Saint Paul makes the distinction between following God’s vision by faith versus charting our own course based on how we see things. “We walk by faith, not by sight” (2 Corinthians 5:7) is often quoted as a means to show how faith can be actuated in the life of the Christian. When we proceed by faith through the “mulberry trees” (deeply rooted obstacles) of life, we allow God’s divine strength to work through our natural weakness.
Authentic faith, however small, is a gift from God to be managed and shared in accordance with His will. Trying to “move a mountain” in our own strength will result in frustration and failure. Operating through faith, in alignment with divine providence, will “accomplish far more than all we ask or imagine, by the power at work within us” (Ephesians 3:20). The “power” is God’s, not ours.
Faith, Prayer, and Repentance
Jesus explains how faith, belief, and prayer work together: “Truly, I say to you, whoever says to this mountain, ‘Be taken up and cast into the sea,’ and does not doubt in his heart, but believes that what he says will come to pass, it will be done for him. Therefore I tell you, whatever you ask in prayer, believe that you receive it, and you will” (Mark 11:23 RSVCE).
It is important to note that just saying a command to a mountain or any obstacle in our lives will fall on “deaf ears.” As Jesus points out, prayer and belief must precede and accompany what we say with the understanding that it will be done for us by God. If we are to uproot the trees and move the mountains that stand in the way of our path to eternal life with God, we can take the first words Jesus spoke in His public ministry to heart: “The time is fulfilled, and the kingdom of God has come near; repent, and believe in the good news” (Mark 1:15 NRSVCE).

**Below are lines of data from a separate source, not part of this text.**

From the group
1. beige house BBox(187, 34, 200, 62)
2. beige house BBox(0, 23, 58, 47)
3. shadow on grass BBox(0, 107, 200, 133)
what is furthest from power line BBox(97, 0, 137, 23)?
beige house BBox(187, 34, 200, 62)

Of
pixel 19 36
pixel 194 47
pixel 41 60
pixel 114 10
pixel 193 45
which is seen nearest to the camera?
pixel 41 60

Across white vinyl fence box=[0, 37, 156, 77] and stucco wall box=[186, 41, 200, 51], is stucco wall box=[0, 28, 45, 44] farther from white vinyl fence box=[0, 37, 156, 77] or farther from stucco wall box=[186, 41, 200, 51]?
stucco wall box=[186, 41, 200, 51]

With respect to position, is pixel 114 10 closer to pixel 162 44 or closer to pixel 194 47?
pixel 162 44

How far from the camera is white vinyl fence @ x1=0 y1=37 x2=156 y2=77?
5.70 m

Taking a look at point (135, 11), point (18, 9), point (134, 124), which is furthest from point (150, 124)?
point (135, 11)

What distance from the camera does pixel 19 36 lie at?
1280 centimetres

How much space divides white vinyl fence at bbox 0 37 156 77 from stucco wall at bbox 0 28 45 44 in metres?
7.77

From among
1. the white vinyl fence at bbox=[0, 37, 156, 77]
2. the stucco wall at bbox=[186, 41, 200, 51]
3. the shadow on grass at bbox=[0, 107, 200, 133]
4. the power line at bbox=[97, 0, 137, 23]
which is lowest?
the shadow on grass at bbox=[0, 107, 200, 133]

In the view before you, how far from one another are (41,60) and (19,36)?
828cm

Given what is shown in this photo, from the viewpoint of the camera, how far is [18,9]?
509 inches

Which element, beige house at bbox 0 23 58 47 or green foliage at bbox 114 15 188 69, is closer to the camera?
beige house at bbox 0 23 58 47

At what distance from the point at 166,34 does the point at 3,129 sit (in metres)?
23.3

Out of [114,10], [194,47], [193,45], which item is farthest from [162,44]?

Repentance (turning away from sin) and belief in the good news (the Gospel) provide a sure way of putting faith into action. In the Gospel of Matthew, Jesus elaborates on the relationship between prayer, faith, belief, and action. Moving mountains, uprooting trees along with asking for God’s forgiveness while forgiving those who trespass against us, all involve the process of asking, seeking and knocking on God’s door in faith:
“Ask, and it will be given you; search, and you will find; knock, and the door will be opened for you. For everyone who asks receives, and everyone who searches finds, and for everyone who knocks, the door will be opened. Is there anyone among you who, if your child asks for bread, will give a stone? Or if the child asks for a fish, will give a snake? If you then, who are evil, know how to give good gifts to your children, how much more will your Father in heaven give good things to those who ask him!” (Matthew 7:7-11 NRSVCE)
Even though we are the ones who utter the “commands”, it is God who acts on our behalf. The “good things” will always meet (and most likely) exceed our requests. “Mustard seed faith”, then, flows from God’s providential, covenantal relationship with us, His children. Our small “seed” will produce little by itself, but faith and belief received and multiplied by God will produce miraculous results. Just as God used a small amount of food to feed a large crowd, He will use the small seed we offer in prayer to produce abundant, everlasting results.